R15: Thank you dear, it was improved and modified.

Paragraph 4.7. Give more details. Give the information about the microscope, magnification, camera and software.

R16: Dear reviewer, An optic microscope (BX53. Olympus, Tokyo, Japan) was used. Magnification was 400X and included in figure 5 legend.

I can’t see specified Conclusions.

R17: I t was included in the conclusion section.

Round 2

Reviewer 1 Report

Revised version has mostly responded to recommendations made, in the first place, resulting to a significant overall article improvement.

Author Response

Dear reviewer, thank you in advance.

Reviewer 2 Report

I recommend to accept this revised version for publication.

Author Response

Dear reviewer, thank you in advance.

Reviewer 3 Report

Although the authors have made lots of modifications, some minors need to be addressed including

1. the animal groups in the abstract need to be described with inclusion of which group received DMBA.
2. More details need to be added to all figure legends. figure legend for figure 2 is missing 
3. all the author answer to address my previous comments need to be included in the body of the text and not as an answer.
4. the authors did not change the discussion, which I still believe need to be focused and concise 

Author Response

Dear reviewer:

Thank you for your suggestions:All modifications were highlighted with pink color.

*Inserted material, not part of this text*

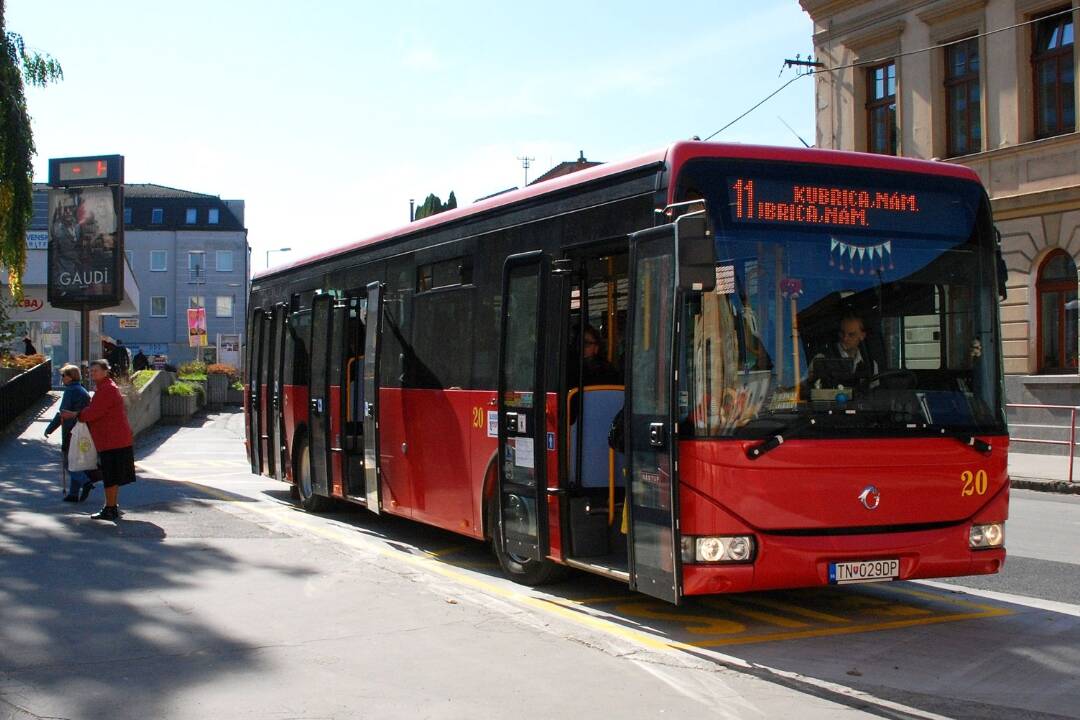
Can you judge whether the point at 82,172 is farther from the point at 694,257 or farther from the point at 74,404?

1. the animal groups in the abstract need to be described with inclusion of which group received DMBA. R1:It was corrected 
2. More details need to be added to all figure legends. figure legend for figure 2 is missing. R2: Figure 2 and other figures were added their legends.
3. all the author answer to address my previous comments need to be included in the body of the text and not as an answer. R3: Thank you dear reviewer, it was corrected and changes were highlighted with pink color.
4. the authors did not change the discussion, which I still believe need to be focused and concise. R4: Thank you dear reviewer, the discussion was modified.

Author Response File: Author Response.docx

Reviewer 4 Report

 Accept in present form.

Author Response

Dear reviewer, thank you in advance.